Local News
EMS workers say they're short of vehicles
08:35 AM CDT on Tuesday, September 30, 2008
New Orleans Emergency Medical Service is a lifeline for the person on the line calling 911.
But now, EMS is the one asking for help.
“I've been ringing the bell for months and months now and, I guess the silence is deafening," said Dr. Jullette Saussy, Medical director of New Orleans EMS.
She was addressing a New Orleans city council committee. She said that the agency has two critical needs: ambulances and trailers.
“The mayor gave us a directive back in the summer and said buy them 10 ambulance,” Saussy said. “Well, that didn't happen. So, now we're down to half our fleet.”
FEMA paid for 25 ambulances immediately after Katrina, and Saussy says they need 15 more to complete their fleet, especially since she says the initial 25 are being run ragged.
City leaders say the city's overall vehicle replacement program is dependent on a pre-k bonding program, and that even to lease ambulances the contract must go out for bid.
As for trailers, the agency is still operating out of them three years after the storm.
EMS, the third district police station and the NOPD’s special operations division were all destroyed on Moss Street.
“Because Moss Street was a building that we did not own, we have no money from that.
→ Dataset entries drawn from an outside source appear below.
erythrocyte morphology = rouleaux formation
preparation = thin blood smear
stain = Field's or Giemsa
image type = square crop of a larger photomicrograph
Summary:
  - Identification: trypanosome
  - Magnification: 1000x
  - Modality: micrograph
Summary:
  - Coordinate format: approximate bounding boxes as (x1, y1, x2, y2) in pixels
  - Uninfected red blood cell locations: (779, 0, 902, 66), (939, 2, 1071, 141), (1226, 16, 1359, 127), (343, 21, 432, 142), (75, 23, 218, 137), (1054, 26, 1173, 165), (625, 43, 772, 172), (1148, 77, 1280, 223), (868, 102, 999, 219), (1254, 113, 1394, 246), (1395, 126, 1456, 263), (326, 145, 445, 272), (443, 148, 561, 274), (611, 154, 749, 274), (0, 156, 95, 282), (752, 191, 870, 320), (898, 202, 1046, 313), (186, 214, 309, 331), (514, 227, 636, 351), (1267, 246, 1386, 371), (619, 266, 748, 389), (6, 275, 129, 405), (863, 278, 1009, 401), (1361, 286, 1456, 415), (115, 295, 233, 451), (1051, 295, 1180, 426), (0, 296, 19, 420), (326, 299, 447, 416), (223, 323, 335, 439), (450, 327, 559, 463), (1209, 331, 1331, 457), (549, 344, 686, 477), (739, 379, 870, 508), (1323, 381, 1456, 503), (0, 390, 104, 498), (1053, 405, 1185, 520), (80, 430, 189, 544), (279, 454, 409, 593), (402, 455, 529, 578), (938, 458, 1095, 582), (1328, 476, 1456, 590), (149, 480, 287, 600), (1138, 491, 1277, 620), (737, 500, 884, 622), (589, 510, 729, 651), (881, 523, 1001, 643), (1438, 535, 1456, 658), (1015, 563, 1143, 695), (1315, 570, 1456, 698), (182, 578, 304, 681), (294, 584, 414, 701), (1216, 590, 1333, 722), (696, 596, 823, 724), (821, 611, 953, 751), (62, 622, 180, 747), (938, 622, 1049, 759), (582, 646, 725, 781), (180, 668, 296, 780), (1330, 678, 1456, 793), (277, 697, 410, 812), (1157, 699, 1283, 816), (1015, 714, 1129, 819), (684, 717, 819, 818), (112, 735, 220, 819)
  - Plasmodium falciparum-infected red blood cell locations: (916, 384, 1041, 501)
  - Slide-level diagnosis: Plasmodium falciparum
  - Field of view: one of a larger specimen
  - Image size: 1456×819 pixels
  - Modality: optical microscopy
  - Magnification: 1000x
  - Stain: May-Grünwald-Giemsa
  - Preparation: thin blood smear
FEMA will not even pay for build out for a new facility,” said New Orleans Deputy Chief Administrative Officer Cynthia Sylvain-Lear.
Sylvain-Lear said that the city is in the process of buying this building off of Paris Avenue as a new, permanent facility for the third district police station. But that still leaves EMS without a permanent home.
“We look and we look and we look, and I have to give them credit: nobody's quit looking,” Saussy said. “At some point, you exhaust that and say, OK, we just need to do something here.”
Sylvain-Lear says the biggest problem has been finding a suitable building to put EMS in with adequate storage for the fleet, and that the cost to renovate Moss Street was too high.
Plus, she says constructing a new building from the ground up is a three-year process.
“We'd like to have a home. We'd like to have a home,” Saussy said.
“And that's a want, and a need from a morale standpoint. But what is non-negotiable in order to answer a 911 call is an ambulance.”